Recent studies have identified several common genetic variations which carry a small increased risk of breast cancer. Little is known about how the effects of these genes relate to the established lifestyle and behavioral risk factors for breast cancer. The authors have examined this question in detail for the first time in a large UK study of women’s health, according to a press release.
The study included 7,160 women who developed breast cancer and 10,196 women without breast cancer, who each provided a blood sample for genetic testing as well as information on lifestyle factors. The authors studied the risk of breast cancer for 12 genetic variants in the women’s DNA, in relation to 10 established environmental risk factors — age at puberty onset, number of births, age at first birth, breastfeeding, menopausal status, age at menopause, use of hormone replacement therapy, body-mass index, height, and alcohol consumption.
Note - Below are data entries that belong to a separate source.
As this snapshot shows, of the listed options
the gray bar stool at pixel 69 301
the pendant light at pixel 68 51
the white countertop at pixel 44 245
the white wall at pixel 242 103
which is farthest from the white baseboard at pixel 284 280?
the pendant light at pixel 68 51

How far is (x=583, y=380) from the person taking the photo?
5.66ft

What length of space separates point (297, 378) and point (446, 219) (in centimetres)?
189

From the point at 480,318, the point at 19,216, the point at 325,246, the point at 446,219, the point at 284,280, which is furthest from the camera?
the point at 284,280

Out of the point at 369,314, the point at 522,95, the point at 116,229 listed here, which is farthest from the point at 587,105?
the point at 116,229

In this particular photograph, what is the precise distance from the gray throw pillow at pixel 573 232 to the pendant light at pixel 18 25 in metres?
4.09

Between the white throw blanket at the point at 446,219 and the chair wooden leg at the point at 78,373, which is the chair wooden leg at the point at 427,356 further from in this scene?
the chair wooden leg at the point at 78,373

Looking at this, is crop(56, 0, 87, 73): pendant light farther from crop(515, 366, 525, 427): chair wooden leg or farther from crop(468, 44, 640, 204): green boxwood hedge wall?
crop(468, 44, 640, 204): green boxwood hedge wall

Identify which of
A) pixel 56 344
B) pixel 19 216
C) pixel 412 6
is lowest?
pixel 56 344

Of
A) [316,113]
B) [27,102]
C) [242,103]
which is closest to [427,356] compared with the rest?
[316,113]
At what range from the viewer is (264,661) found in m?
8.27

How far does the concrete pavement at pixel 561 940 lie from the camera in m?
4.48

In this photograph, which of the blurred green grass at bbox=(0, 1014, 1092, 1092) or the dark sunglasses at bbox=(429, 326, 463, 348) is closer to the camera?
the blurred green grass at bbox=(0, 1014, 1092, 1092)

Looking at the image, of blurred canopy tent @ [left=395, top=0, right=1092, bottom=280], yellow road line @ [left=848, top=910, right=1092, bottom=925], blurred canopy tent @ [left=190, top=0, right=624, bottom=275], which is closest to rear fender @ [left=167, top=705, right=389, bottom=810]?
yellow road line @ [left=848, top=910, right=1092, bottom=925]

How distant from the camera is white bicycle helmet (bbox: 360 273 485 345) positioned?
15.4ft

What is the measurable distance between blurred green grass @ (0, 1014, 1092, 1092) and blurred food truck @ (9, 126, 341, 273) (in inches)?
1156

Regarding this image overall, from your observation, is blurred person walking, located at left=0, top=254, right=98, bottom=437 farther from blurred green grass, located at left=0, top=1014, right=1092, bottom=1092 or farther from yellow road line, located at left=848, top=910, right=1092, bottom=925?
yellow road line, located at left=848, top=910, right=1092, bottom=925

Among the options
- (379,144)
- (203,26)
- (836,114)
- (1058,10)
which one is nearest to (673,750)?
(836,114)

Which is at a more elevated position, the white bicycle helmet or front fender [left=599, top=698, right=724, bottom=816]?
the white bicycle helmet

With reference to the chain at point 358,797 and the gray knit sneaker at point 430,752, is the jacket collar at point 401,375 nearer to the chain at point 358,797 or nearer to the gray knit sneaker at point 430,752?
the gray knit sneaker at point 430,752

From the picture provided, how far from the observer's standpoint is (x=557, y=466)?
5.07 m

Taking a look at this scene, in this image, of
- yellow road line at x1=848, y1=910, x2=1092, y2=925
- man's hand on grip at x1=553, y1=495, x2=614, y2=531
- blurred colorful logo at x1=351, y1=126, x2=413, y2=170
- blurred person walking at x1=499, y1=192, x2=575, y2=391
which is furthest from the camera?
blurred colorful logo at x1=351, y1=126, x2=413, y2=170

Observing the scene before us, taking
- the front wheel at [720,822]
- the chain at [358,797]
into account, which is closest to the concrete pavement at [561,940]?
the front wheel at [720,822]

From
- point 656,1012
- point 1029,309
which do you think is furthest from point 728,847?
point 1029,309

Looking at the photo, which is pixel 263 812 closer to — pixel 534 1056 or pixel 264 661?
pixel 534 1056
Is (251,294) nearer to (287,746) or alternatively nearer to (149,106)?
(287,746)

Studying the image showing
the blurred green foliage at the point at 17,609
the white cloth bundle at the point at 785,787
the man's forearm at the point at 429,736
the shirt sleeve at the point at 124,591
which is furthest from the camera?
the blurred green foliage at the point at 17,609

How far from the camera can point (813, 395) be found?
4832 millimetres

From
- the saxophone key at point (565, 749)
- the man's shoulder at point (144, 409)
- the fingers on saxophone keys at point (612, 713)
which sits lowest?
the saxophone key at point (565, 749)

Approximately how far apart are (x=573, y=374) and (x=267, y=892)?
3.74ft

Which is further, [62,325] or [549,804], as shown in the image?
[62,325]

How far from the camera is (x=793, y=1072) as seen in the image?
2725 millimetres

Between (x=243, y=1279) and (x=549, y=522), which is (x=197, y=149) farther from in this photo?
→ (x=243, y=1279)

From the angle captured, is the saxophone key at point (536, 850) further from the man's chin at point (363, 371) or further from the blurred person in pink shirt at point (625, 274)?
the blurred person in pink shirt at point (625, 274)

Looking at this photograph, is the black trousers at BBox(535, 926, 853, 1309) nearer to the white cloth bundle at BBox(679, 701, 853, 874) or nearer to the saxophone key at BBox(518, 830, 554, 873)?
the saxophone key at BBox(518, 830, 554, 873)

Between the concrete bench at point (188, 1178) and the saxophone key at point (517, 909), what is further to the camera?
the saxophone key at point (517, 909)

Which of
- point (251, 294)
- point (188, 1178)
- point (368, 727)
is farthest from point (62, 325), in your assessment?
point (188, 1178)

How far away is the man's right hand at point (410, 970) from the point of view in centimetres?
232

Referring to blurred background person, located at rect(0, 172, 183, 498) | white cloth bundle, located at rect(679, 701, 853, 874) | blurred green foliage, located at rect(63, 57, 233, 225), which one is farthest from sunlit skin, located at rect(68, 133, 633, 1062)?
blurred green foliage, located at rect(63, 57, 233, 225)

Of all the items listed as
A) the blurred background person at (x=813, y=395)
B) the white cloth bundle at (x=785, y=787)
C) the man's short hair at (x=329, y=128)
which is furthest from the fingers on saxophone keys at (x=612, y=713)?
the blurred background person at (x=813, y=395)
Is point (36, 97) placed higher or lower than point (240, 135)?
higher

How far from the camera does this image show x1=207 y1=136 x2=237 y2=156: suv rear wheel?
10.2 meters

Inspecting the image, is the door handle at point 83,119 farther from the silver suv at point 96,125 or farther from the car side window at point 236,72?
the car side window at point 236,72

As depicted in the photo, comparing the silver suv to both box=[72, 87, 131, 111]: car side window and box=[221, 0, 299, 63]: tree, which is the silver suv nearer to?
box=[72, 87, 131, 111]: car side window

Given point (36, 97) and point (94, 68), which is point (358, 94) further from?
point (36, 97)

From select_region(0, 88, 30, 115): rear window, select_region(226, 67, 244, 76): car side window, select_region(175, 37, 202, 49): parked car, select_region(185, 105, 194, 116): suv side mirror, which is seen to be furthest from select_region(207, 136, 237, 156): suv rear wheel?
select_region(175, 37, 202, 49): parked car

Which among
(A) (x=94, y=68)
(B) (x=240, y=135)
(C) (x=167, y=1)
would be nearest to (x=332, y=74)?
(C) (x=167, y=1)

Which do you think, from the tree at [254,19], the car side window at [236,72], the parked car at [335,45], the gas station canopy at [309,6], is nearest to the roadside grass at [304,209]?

None of the 120 comparisons yielded significant evidence of gene-environment interactions. In particular, and contrary to previous suggestions, use of hormone replacement therapy did not affect the risk associated with these common genes.
This lack of interaction means that although both genetic and environmental factors separately increase breast cancer risk, they appear to do so independently. This study did not include the well-known, much rarer breast cancer susceptibility genes such as BRCA1 and BRCA2. These carry a high risk of breast cancer but affect relatively few women.
“Known risk factors for breast cancer include both lifestyle factors and inherited genetic factors. We looked at whether lifestyle factors for breast cancer, such as use of HRT, alcohol consumption and reproductive history, influence the genetic risks: and the answer is that they do not.”